I am writing you after such a long time because I’ve been a total mess from the last time.

I haven’t been able to gather my pieces together ever since. Like they keep proving difficult the farther I go, is there some Rubik’s Cube joke going on here that I don’t know?

I know you are doing so well, I just don’t understand how you manage to pull off all the exceptionalities you pull off. You say I took after you, but our lives are on two extremes that I feel that statement is delusional.

I’m writing you because I need someone to talk to, someone to hit, hug, kiss and caress. Just about anything to reduce the weight of this humongous burden on my shoulders.

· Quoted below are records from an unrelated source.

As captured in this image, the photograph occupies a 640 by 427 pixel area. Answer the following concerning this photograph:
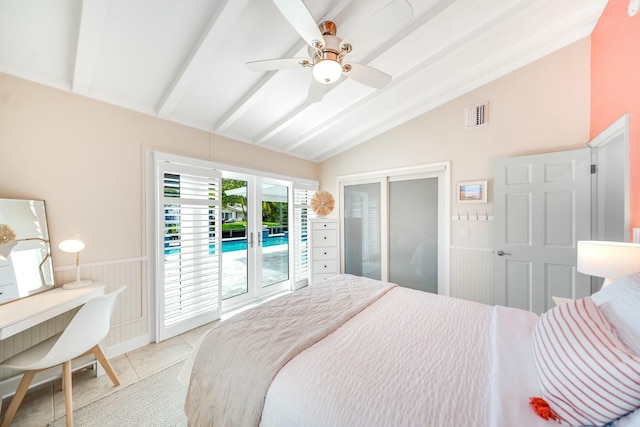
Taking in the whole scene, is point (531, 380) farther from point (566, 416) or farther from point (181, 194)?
point (181, 194)

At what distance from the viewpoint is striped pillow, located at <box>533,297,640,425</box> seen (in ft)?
2.22

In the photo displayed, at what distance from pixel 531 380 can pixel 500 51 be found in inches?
111

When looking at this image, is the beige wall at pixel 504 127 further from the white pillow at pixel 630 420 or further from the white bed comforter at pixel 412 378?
the white pillow at pixel 630 420

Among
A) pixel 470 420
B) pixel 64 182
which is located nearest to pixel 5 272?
pixel 64 182

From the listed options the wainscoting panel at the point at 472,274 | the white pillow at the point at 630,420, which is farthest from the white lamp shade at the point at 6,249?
the wainscoting panel at the point at 472,274

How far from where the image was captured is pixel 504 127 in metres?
2.64

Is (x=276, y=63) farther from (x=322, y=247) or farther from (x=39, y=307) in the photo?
(x=322, y=247)

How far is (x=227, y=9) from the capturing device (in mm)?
1464

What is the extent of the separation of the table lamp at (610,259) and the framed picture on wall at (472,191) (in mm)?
1386

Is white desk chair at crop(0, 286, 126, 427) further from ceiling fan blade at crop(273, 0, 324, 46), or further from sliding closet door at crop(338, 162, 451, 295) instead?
sliding closet door at crop(338, 162, 451, 295)

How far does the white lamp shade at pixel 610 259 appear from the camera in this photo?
1253 millimetres

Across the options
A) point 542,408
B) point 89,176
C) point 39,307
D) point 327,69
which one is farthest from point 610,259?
point 89,176

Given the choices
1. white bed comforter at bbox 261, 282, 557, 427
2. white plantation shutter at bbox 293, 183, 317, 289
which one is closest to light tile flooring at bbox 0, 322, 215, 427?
white bed comforter at bbox 261, 282, 557, 427

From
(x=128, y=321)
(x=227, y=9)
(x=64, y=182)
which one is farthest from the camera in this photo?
(x=128, y=321)
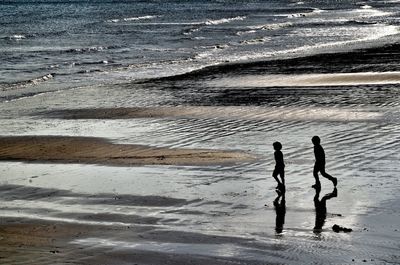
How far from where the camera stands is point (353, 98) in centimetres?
2945

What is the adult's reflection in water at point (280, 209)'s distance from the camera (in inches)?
545

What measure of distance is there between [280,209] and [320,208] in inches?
28.0

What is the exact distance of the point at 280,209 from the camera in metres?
14.9

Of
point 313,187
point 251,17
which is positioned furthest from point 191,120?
point 251,17

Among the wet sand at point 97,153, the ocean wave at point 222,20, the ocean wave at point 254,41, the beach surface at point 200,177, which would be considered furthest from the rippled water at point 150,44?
the wet sand at point 97,153

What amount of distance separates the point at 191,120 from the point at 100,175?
25.2 feet

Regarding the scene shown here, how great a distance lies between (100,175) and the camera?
18.8m

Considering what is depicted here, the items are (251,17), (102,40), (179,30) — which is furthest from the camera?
(251,17)

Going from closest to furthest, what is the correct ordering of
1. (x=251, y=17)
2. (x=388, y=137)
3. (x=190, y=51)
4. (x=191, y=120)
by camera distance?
(x=388, y=137) < (x=191, y=120) < (x=190, y=51) < (x=251, y=17)

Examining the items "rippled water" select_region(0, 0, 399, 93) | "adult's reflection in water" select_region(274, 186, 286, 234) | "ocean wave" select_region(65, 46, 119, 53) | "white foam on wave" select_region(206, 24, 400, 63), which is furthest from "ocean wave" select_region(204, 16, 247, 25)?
"adult's reflection in water" select_region(274, 186, 286, 234)

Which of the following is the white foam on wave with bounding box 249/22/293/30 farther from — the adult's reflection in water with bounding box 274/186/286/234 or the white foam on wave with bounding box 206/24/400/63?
the adult's reflection in water with bounding box 274/186/286/234

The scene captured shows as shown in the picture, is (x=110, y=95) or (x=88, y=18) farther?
(x=88, y=18)

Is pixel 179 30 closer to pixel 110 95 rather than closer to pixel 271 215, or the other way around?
pixel 110 95

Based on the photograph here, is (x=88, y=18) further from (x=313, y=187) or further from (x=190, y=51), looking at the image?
(x=313, y=187)
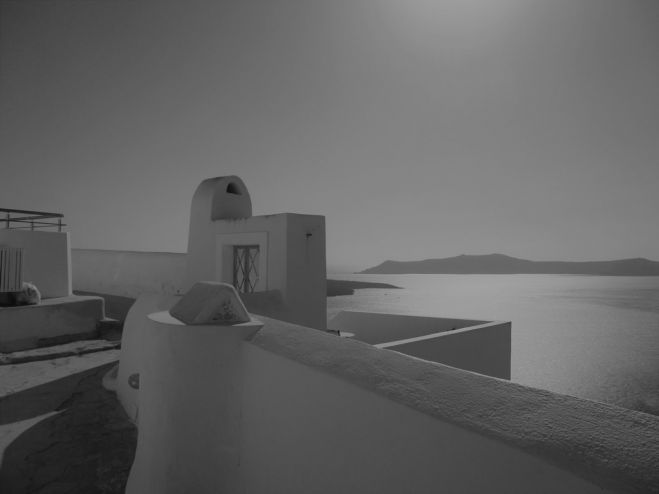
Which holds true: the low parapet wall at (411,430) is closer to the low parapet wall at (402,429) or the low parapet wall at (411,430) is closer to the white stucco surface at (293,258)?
the low parapet wall at (402,429)

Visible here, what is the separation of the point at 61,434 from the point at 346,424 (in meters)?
4.64

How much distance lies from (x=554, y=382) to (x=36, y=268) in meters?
23.3

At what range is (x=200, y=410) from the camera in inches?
123

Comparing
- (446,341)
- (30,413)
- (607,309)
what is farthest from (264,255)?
(607,309)

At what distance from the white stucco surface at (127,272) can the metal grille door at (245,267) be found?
3311 mm

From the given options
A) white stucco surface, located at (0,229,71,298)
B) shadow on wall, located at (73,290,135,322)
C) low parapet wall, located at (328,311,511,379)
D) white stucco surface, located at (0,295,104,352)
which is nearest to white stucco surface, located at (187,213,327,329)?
low parapet wall, located at (328,311,511,379)

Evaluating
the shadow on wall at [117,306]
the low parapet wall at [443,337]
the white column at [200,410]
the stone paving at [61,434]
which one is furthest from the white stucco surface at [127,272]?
the white column at [200,410]

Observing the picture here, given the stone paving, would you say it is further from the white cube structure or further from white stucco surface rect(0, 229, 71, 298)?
white stucco surface rect(0, 229, 71, 298)

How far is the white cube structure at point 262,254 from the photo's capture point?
27.8 feet

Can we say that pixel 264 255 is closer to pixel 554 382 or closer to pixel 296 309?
pixel 296 309

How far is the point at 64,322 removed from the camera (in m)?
9.42

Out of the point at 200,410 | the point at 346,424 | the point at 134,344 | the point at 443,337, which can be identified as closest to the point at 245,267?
the point at 134,344

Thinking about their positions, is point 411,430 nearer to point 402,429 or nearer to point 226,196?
point 402,429

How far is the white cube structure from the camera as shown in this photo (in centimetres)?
848
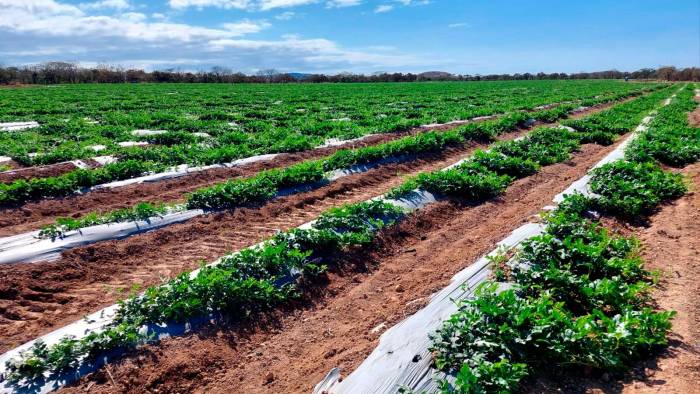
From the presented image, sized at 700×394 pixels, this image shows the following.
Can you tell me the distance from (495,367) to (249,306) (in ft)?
9.17

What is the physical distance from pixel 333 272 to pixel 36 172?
7907 mm

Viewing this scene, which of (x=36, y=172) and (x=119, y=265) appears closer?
(x=119, y=265)

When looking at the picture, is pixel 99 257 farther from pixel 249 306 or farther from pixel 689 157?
pixel 689 157

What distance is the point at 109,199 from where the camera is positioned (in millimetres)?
8406

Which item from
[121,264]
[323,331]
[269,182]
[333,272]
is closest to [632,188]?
[333,272]

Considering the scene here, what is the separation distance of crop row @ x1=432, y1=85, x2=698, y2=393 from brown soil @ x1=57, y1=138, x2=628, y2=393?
86cm

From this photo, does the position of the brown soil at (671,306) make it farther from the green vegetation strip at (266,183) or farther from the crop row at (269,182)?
the green vegetation strip at (266,183)

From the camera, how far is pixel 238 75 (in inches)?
3022

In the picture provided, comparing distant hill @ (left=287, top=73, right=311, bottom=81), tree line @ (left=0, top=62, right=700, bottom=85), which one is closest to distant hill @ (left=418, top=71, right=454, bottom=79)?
tree line @ (left=0, top=62, right=700, bottom=85)

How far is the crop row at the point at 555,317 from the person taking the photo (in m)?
3.50

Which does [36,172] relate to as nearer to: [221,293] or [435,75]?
[221,293]

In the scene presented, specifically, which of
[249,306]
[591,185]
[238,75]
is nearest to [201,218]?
[249,306]

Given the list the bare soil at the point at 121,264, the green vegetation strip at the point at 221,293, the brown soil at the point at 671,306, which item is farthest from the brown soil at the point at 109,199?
the brown soil at the point at 671,306

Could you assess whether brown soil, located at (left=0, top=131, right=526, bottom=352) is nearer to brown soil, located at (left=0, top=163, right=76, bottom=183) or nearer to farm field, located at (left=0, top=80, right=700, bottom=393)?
farm field, located at (left=0, top=80, right=700, bottom=393)
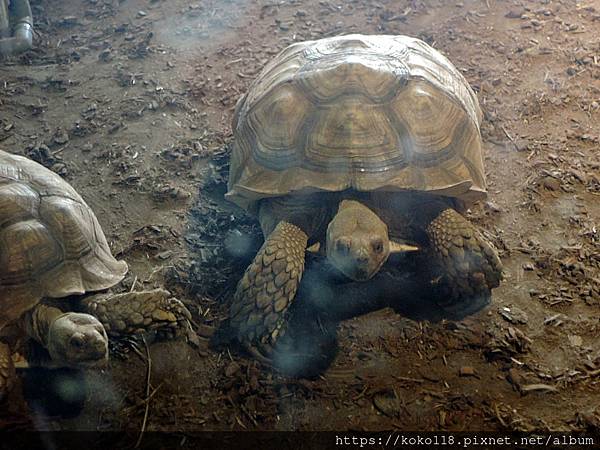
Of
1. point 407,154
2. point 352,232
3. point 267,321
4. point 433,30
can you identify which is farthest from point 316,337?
point 433,30

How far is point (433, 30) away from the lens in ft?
18.1

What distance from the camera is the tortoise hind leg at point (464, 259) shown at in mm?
3012

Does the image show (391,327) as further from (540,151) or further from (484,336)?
(540,151)

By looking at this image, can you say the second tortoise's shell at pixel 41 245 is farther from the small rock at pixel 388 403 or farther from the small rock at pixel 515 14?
the small rock at pixel 515 14

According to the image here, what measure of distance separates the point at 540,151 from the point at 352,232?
2.06m

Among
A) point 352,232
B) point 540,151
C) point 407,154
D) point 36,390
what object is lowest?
point 36,390

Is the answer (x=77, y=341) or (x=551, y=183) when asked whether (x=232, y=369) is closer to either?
(x=77, y=341)

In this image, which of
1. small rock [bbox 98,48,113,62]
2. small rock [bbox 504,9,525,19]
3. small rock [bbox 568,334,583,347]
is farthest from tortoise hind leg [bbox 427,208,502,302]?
small rock [bbox 98,48,113,62]

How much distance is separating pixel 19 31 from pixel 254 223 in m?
3.72

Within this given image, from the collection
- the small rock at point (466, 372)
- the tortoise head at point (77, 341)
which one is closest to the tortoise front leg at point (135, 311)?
the tortoise head at point (77, 341)

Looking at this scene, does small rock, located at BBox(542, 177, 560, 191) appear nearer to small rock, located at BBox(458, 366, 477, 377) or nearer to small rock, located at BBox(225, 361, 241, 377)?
small rock, located at BBox(458, 366, 477, 377)

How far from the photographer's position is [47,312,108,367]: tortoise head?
233 centimetres

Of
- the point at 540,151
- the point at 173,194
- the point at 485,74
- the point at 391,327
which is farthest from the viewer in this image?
the point at 485,74

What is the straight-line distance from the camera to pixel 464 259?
3.02m
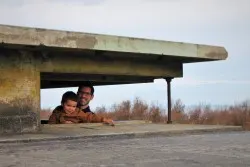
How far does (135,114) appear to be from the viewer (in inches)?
1075

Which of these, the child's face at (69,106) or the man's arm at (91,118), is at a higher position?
the child's face at (69,106)

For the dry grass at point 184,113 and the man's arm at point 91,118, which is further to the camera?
the dry grass at point 184,113

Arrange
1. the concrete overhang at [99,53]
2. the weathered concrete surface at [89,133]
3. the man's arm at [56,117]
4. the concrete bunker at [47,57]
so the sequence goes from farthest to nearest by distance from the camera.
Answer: the man's arm at [56,117], the concrete bunker at [47,57], the concrete overhang at [99,53], the weathered concrete surface at [89,133]

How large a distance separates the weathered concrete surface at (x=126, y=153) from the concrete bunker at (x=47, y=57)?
87.6 inches

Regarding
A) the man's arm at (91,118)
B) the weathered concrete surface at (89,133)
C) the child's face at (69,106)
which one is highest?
the child's face at (69,106)

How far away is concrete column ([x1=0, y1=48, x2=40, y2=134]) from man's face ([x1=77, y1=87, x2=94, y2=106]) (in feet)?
11.0

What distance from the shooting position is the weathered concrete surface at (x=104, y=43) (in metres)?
10.1

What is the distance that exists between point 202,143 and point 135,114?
Answer: 60.5ft

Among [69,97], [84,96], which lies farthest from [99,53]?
[84,96]

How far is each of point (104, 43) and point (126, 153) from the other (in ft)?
15.7

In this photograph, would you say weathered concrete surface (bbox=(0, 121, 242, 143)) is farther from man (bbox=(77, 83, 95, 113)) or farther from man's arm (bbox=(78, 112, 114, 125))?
man (bbox=(77, 83, 95, 113))

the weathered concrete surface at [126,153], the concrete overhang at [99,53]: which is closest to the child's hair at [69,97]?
the concrete overhang at [99,53]

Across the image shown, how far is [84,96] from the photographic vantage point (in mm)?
14789

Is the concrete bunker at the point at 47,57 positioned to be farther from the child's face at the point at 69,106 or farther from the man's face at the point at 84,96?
the man's face at the point at 84,96
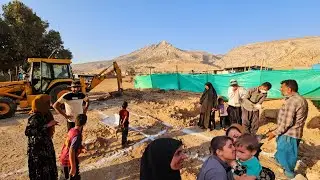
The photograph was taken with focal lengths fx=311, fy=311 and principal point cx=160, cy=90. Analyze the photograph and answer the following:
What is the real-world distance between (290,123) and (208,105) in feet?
13.3

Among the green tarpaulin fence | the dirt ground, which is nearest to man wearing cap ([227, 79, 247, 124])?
the dirt ground

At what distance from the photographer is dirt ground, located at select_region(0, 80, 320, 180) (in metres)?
5.78

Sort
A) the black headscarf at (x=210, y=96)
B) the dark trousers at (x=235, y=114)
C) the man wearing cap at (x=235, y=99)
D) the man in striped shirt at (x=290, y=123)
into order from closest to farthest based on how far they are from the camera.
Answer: the man in striped shirt at (x=290, y=123) → the man wearing cap at (x=235, y=99) → the dark trousers at (x=235, y=114) → the black headscarf at (x=210, y=96)

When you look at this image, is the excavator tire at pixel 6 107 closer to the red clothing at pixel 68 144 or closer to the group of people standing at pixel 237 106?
the group of people standing at pixel 237 106

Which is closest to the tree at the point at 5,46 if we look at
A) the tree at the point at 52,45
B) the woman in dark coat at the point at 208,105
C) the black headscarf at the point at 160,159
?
the tree at the point at 52,45

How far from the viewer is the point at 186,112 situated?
41.5 ft

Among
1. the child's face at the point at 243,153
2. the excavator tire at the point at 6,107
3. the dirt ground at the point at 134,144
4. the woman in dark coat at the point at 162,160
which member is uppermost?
the woman in dark coat at the point at 162,160

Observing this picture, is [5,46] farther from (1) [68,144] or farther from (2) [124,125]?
(1) [68,144]

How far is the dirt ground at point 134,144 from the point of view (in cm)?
578

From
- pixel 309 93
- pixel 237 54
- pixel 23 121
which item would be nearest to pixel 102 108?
pixel 23 121

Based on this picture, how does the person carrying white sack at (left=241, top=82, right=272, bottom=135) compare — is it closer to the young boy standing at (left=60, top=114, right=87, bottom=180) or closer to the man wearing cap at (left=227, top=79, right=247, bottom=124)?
the man wearing cap at (left=227, top=79, right=247, bottom=124)

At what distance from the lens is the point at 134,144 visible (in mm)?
7145

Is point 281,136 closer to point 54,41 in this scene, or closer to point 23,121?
point 23,121

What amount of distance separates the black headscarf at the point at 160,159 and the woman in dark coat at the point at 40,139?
2.25 m
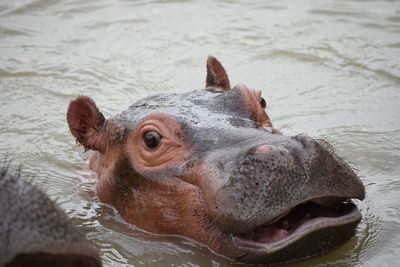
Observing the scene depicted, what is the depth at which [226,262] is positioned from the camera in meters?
4.23

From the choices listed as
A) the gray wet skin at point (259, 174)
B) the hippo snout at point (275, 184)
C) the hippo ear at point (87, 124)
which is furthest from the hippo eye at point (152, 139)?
the hippo snout at point (275, 184)

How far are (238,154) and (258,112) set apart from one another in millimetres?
994

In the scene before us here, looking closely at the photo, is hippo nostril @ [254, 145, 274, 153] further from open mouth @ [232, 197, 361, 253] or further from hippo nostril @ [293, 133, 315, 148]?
open mouth @ [232, 197, 361, 253]

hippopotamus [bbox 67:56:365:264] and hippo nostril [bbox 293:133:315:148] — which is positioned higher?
hippo nostril [bbox 293:133:315:148]

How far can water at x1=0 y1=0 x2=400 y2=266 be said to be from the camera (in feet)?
16.5

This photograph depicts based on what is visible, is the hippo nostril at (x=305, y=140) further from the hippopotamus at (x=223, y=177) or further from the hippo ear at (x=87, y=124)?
the hippo ear at (x=87, y=124)

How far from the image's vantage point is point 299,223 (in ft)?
12.7

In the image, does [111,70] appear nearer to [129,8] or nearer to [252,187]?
[129,8]

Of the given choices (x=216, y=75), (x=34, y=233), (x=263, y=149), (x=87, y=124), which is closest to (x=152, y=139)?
(x=87, y=124)

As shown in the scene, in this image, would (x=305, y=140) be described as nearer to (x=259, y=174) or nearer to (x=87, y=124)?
(x=259, y=174)

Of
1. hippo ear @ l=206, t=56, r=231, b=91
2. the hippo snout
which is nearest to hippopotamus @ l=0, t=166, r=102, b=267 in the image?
the hippo snout

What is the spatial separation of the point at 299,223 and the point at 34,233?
1.67 m

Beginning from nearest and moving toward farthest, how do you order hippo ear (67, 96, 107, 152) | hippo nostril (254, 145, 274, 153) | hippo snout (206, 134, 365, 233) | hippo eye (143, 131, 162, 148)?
hippo snout (206, 134, 365, 233)
hippo nostril (254, 145, 274, 153)
hippo eye (143, 131, 162, 148)
hippo ear (67, 96, 107, 152)

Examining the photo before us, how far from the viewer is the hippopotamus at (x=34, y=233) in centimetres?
290
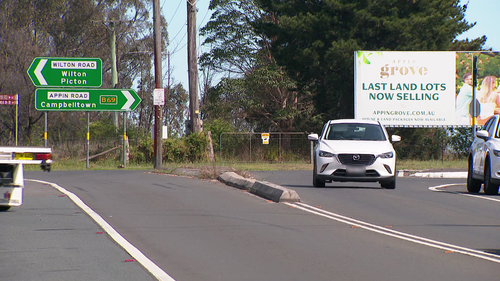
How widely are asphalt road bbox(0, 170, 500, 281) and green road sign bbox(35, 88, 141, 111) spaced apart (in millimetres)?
14157

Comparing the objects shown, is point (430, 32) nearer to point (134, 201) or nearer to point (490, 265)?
point (134, 201)

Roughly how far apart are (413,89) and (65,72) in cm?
1606

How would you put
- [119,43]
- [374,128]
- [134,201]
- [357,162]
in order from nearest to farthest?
[134,201] → [357,162] → [374,128] → [119,43]

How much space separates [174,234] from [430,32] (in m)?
31.2

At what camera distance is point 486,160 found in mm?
15266

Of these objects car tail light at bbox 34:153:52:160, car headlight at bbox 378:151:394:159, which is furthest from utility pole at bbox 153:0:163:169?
car tail light at bbox 34:153:52:160

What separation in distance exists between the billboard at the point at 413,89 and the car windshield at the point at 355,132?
1551 cm

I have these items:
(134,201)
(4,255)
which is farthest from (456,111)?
(4,255)

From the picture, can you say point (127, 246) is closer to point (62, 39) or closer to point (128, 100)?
point (128, 100)

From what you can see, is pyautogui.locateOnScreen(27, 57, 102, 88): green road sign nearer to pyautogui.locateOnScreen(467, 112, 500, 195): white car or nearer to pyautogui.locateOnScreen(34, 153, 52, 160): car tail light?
pyautogui.locateOnScreen(467, 112, 500, 195): white car

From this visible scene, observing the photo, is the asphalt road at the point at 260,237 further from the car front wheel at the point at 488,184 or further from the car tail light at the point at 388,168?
the car tail light at the point at 388,168

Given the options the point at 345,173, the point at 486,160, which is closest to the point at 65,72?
the point at 345,173

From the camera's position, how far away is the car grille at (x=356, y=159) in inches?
638

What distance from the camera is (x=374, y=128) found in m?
17.9
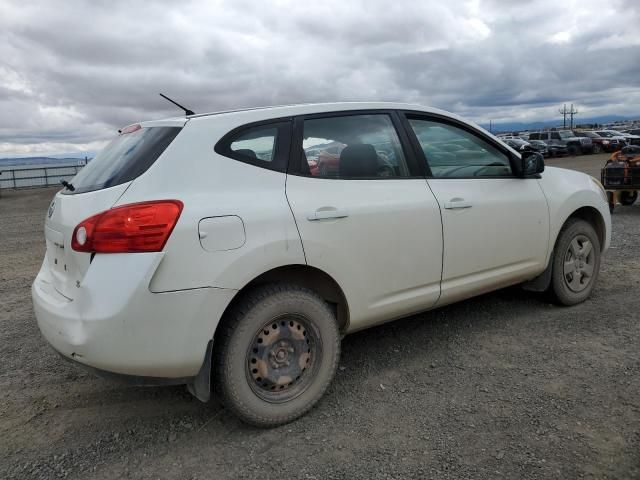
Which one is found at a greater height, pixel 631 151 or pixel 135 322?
pixel 631 151

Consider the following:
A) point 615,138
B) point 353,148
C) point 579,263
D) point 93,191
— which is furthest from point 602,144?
point 93,191

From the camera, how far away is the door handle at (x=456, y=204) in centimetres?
362

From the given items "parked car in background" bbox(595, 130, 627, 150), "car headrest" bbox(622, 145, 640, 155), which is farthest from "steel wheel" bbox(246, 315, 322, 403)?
"parked car in background" bbox(595, 130, 627, 150)

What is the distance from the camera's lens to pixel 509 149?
4211 millimetres

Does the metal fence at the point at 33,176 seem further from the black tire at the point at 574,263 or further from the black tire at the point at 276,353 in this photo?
the black tire at the point at 276,353

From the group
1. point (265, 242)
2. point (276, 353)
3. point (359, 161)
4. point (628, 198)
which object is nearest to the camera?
point (265, 242)

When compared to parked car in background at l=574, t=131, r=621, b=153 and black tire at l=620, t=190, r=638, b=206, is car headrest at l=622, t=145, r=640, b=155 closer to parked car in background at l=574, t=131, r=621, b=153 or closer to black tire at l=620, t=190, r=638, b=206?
black tire at l=620, t=190, r=638, b=206

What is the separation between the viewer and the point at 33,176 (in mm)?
27672

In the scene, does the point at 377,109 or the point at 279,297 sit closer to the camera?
the point at 279,297

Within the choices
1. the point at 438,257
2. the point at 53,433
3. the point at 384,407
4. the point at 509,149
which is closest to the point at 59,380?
the point at 53,433

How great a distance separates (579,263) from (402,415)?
2454mm

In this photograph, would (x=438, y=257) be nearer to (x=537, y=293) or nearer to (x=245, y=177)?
Result: (x=245, y=177)

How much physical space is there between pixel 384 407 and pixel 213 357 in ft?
3.39

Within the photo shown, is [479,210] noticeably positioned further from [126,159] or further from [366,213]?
[126,159]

I don’t even know how to keep a home, I wonder what will become of the kids by the time they are grown. Will they ever be like our Prime Minister Modi? I have no idea Marie, how do I ensure they grow to become exceptional – like you.

I wish I had listened to you earlier on before I started this journey. I’ve become so lonely. No new friends, the old ones are gone. Only the scavengers remain. This wasn’t the life you promised me.

Ree, you once told me to be positive, you said the happier I was, the brighter my future. I’m in the future now, and all those years of smiling sheepishly hasn’t done me any good. What way is there?

I don’t want to be like John Pierpont, I don’t want to wait anymore. I fear my strength slowly fading away. I fear I may no longer hold on when it’s all gone.

I even realised my most prized asset – humility, is all gone. I’m too proud now Marie, I can’t even say “please” anymore. The more I remain stoic, the more I worry for the future of the kids. Will they ever have someone to call “dad”? This whole brouhaha has turned me into my worst nightmare. I am slowly becoming that person I told people to steer away from.

I may bear the thought of living out a wrecked life, but I will not be able to bear the thought of dumping the kids on the path to wretchedness. I won’t.

Marie, I am slowly dying. Help me before it’s too late. You let all this happen in the first place. Fix it, Marie, fix it.

Yours,

Tayna.

Tayna, a single mom, wrote from Calcutta.